======== DATA TO PROCESS

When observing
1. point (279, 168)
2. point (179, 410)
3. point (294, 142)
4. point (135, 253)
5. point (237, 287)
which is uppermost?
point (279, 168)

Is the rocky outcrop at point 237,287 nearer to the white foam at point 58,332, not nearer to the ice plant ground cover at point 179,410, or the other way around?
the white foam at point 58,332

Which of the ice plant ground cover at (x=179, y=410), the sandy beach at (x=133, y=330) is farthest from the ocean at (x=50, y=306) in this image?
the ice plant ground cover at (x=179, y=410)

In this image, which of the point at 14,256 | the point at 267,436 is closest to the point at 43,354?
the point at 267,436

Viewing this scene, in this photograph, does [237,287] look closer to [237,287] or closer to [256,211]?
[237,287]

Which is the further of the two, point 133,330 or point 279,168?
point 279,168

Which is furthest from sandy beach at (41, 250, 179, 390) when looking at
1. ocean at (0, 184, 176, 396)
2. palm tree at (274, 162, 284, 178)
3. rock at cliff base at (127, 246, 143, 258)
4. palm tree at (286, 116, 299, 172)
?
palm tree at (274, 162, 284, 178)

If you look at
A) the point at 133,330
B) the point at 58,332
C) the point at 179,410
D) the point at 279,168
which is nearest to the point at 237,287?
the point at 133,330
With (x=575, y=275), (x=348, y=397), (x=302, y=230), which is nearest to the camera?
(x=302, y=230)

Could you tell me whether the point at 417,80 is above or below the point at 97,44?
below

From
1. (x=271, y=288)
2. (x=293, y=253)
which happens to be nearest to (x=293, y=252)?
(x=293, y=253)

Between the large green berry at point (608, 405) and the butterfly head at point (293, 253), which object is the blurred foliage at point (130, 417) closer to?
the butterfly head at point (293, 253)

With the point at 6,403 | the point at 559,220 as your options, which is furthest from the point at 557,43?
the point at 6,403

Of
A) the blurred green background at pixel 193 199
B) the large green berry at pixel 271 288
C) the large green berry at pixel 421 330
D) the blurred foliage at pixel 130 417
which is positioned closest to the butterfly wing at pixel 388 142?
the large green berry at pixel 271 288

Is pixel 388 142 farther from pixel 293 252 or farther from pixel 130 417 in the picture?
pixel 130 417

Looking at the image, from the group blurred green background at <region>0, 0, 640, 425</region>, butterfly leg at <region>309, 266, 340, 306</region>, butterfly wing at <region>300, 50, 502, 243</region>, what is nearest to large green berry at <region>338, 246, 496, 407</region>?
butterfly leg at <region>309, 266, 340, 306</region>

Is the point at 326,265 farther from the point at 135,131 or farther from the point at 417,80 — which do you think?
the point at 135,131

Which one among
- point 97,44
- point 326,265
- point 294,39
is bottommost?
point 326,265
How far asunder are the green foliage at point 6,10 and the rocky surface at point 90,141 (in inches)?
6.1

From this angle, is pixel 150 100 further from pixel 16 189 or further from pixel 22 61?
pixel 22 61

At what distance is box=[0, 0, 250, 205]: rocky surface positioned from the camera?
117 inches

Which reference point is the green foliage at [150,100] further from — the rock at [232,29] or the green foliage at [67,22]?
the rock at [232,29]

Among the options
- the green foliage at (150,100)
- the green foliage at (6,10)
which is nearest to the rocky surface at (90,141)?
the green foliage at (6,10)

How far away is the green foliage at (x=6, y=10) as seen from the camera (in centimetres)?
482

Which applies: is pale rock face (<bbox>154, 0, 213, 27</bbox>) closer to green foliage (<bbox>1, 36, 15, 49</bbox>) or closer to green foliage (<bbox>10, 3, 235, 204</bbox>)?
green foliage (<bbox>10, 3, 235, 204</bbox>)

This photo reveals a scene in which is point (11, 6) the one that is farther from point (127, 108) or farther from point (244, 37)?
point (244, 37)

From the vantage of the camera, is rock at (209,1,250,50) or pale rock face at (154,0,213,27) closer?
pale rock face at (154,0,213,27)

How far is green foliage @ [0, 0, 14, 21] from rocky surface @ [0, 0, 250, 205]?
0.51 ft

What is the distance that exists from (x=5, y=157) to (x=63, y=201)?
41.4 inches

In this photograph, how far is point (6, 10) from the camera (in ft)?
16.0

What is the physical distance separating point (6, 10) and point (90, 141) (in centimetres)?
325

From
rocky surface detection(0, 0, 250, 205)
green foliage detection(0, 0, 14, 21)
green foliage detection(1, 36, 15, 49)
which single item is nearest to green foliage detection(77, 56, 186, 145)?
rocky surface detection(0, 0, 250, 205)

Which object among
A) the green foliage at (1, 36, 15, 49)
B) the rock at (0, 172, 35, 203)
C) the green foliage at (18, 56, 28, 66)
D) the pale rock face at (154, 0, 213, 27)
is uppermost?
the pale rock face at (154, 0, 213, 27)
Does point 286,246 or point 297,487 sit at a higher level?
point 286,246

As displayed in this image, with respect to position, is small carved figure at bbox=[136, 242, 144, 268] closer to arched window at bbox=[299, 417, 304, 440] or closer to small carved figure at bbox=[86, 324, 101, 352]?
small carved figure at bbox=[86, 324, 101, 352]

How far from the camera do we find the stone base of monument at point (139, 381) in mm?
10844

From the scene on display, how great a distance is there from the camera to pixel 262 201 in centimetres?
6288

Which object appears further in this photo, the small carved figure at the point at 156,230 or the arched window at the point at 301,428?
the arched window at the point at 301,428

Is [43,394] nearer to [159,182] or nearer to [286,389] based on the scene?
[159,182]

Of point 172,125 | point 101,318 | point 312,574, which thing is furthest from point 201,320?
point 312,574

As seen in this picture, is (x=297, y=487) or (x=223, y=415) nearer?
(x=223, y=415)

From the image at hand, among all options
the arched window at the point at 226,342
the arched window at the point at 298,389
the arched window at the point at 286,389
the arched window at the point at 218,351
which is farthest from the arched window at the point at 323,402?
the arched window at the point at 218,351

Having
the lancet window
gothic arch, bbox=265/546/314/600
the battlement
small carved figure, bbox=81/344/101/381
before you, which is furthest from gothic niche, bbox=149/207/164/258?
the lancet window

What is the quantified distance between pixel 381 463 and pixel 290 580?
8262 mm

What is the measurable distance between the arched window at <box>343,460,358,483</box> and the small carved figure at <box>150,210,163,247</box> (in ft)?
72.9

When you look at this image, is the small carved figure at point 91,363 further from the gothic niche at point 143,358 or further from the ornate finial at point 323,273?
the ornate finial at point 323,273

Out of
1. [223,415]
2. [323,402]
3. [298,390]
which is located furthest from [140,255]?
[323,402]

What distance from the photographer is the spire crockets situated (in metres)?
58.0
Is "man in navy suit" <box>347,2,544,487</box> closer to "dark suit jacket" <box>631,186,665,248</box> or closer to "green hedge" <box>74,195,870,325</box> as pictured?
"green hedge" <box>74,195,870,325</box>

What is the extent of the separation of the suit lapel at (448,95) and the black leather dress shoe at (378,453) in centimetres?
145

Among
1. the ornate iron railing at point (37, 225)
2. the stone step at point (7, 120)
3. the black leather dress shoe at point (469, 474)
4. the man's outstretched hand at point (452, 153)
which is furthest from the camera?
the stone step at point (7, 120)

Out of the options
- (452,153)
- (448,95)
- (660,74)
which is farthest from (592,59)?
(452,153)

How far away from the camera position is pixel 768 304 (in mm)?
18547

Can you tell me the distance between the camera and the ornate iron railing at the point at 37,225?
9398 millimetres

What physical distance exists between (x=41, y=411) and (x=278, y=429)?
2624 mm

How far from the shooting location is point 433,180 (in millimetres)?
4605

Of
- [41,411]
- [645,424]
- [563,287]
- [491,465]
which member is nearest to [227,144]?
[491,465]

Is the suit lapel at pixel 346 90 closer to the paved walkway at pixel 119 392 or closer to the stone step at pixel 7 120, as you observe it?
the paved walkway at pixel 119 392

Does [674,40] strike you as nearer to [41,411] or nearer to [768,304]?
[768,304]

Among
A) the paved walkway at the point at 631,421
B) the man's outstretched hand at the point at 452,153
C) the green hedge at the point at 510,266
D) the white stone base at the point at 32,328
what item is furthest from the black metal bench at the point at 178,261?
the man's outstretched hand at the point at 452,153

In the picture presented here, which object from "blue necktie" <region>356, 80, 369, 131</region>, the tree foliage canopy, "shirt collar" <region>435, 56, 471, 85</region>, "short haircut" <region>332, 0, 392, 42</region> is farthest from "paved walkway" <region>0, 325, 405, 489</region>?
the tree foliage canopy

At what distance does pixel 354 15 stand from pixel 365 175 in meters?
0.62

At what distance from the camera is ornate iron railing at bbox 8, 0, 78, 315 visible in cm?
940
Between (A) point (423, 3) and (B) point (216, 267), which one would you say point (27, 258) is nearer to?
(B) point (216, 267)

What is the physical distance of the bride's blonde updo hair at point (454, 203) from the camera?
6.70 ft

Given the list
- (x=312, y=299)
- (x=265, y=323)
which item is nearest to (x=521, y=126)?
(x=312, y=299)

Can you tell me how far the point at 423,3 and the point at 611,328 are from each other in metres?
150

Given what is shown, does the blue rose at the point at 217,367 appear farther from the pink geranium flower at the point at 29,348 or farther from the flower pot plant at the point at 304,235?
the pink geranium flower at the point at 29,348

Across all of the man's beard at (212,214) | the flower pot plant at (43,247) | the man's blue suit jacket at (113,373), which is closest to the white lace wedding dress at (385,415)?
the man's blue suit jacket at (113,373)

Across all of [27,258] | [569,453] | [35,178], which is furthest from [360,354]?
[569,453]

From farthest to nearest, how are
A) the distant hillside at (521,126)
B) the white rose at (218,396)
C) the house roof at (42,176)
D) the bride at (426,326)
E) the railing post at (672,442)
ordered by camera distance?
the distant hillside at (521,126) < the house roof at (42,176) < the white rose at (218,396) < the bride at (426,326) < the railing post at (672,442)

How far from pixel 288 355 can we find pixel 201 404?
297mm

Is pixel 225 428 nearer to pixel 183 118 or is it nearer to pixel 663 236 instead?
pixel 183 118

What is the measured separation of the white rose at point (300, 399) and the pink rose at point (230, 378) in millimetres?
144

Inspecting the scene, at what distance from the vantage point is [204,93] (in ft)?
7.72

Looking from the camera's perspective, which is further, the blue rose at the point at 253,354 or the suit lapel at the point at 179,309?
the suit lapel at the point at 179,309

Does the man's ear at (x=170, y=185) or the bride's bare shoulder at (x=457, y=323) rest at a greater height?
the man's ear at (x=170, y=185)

================

#### TASK STATEMENT
Each line from the one containing "How far from pixel" to the end of the listing above should be copied exactly, and nothing else.

#### SOLUTION TO THIS PROBLEM
How far from pixel 288 355 can we find pixel 201 404?
297mm

Is pixel 225 428 nearer to pixel 183 118 or is it nearer to pixel 663 236 instead?
pixel 183 118

What is the measured separation of the white rose at point (300, 399) and the pink rose at point (230, 378) in millimetres?
144

Inspecting the scene, at what distance from the vantage point is [204,93] (in ft)?
7.72

Looking from the camera's perspective, which is further, the blue rose at the point at 253,354 or the suit lapel at the point at 179,309?
the suit lapel at the point at 179,309

Does the man's ear at (x=170, y=185) or the bride's bare shoulder at (x=457, y=323) rest at a greater height?
the man's ear at (x=170, y=185)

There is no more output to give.